The Washington Post reports: Millions of women gathered in Washington and cities around the country and the world Saturday to mount a roaring rejoinder to the inauguration of President Donald Trump. What started as a Facebook post by a Hawaii retiree became a historic international rebuke of new president that packed cities large and small — from London to Los Angeles, Paris to Park City, Utah, Miami to Melbourne, Australia.

In Chicago, the demonstration was overwhelmed by its own size, forcing officials to curtail its planned march when the crowd threatened to swamp the planned route.

The Washington organizers, who originally sought a permit for a gathering of 200,000, said Saturday that as many as a half million people participated. [Continue reading…]

The Washington Post reports: By early afternoon, the number of people who had taken Metro Saturday was approaching half a million, Metro said.

More than 470,000 people had taken Metro by 1 p.m. Saturday, in what officials say is an unprecedented number of riders for a weekend. The crowds surpassed the ridership on Inauguration Day, and even ridership on a regular weekday. [Continue reading…]

 

USA Today reports: According to a sister march webpage, an estimated 2.6 million people took part in 673 marches in all 50 states and 32 countries, from Belarus to New Zealand — with the largest taking place in Washington.

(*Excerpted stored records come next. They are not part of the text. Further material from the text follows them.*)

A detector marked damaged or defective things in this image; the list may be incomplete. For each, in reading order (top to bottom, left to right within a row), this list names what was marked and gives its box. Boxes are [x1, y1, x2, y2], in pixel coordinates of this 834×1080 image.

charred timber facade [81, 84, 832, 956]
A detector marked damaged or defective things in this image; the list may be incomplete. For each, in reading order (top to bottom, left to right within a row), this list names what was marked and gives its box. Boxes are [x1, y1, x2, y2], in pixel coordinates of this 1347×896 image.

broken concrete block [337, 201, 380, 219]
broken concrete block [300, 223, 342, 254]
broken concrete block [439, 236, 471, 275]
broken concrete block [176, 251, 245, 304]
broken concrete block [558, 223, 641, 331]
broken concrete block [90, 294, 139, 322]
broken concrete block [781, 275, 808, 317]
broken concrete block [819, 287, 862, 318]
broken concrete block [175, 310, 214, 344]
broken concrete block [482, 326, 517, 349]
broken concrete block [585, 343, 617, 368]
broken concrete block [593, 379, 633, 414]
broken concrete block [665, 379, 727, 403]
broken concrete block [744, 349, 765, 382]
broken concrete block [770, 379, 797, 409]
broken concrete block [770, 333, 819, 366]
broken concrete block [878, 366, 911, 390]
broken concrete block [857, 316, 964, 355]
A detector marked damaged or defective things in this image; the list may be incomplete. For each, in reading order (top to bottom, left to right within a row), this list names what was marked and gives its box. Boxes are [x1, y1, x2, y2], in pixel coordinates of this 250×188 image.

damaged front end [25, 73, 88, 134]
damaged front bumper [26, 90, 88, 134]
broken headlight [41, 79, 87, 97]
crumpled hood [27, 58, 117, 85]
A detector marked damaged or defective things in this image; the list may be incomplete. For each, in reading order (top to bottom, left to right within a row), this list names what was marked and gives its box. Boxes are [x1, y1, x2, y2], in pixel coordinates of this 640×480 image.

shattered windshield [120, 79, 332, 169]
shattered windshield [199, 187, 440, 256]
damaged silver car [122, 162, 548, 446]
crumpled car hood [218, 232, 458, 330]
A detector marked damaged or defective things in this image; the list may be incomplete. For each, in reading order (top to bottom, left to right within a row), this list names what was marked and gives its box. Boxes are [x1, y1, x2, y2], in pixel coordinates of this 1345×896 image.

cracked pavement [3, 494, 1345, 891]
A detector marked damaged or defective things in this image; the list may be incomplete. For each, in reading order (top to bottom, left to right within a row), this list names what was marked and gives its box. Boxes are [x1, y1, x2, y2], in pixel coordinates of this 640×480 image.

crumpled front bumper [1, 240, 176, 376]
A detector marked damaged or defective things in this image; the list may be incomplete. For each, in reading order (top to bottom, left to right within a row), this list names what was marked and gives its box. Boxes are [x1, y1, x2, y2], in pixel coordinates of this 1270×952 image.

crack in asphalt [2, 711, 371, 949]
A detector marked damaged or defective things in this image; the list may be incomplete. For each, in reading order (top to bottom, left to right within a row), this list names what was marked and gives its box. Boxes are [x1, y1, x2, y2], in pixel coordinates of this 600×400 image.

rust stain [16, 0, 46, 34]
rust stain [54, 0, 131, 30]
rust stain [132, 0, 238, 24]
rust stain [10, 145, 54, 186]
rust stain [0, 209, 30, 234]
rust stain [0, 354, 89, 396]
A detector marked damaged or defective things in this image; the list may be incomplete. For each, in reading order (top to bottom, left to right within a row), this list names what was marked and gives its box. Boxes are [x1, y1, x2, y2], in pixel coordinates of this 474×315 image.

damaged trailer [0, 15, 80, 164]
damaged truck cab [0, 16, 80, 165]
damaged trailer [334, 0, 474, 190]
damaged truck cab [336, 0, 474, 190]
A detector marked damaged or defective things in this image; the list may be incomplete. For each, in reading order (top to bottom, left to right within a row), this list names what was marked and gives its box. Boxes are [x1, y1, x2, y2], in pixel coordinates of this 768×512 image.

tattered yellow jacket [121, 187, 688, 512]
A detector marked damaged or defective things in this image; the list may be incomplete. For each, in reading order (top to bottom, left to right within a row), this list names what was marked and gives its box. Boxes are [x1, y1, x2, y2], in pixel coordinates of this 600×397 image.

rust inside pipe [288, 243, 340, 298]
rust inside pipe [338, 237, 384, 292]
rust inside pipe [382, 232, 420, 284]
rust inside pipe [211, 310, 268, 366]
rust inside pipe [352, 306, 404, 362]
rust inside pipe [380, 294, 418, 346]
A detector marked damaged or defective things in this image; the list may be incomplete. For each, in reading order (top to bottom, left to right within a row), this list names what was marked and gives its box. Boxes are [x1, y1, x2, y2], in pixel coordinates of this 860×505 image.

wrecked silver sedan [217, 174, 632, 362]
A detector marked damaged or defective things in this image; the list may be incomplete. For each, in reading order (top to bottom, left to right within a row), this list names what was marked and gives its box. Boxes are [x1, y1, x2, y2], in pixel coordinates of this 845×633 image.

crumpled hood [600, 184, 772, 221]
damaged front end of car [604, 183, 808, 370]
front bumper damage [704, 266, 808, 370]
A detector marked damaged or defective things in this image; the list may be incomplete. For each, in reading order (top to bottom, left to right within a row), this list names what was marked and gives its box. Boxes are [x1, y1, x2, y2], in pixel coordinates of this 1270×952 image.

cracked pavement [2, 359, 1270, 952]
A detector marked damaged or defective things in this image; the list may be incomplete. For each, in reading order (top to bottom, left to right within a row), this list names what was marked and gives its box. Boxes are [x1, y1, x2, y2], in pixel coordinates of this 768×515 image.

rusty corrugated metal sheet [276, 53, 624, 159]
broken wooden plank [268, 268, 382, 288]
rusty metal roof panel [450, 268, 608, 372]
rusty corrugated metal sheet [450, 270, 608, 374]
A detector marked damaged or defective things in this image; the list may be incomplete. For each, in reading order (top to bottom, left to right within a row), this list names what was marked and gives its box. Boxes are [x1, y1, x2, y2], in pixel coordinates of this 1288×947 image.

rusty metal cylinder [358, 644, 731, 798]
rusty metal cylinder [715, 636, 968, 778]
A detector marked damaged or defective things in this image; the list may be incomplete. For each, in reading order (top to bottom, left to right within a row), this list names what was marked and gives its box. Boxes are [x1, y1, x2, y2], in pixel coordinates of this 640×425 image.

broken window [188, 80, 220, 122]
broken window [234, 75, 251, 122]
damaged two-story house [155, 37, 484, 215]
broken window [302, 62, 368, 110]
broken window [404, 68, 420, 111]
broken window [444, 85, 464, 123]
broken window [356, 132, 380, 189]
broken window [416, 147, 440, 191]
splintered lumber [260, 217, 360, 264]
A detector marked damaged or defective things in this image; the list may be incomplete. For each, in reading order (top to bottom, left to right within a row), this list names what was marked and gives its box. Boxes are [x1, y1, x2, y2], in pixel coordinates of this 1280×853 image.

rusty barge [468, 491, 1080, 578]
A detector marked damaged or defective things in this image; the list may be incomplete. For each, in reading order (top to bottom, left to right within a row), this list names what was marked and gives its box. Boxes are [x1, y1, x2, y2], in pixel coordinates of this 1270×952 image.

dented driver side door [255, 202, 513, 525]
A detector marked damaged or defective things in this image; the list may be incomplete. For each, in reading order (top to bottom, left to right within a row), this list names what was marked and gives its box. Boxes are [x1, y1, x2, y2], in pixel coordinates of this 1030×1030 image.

The crowds were so large in some cities that marching was almost impossible. In Chicago, organizers halted the march and rallied at Grant Park instead as crowds swelled to 150,000, although thousands still marched. In New York City, the number was 200,000; in Boston, media reported more than 100,000 people marching in Boston Common. In Oakland, Calif., police estimated that about 60,000 people took part in the women’s march. San Francisco’s rally was scheduled to begin at 3 pm local time, with a march at 5 pm.

In D.C., the huge crowds come a day after empty space was spotted on the National Mall ahead of Trump’s inauguration speech and bare bleachers were noticeable along the inaugural parade route. [Continue reading…]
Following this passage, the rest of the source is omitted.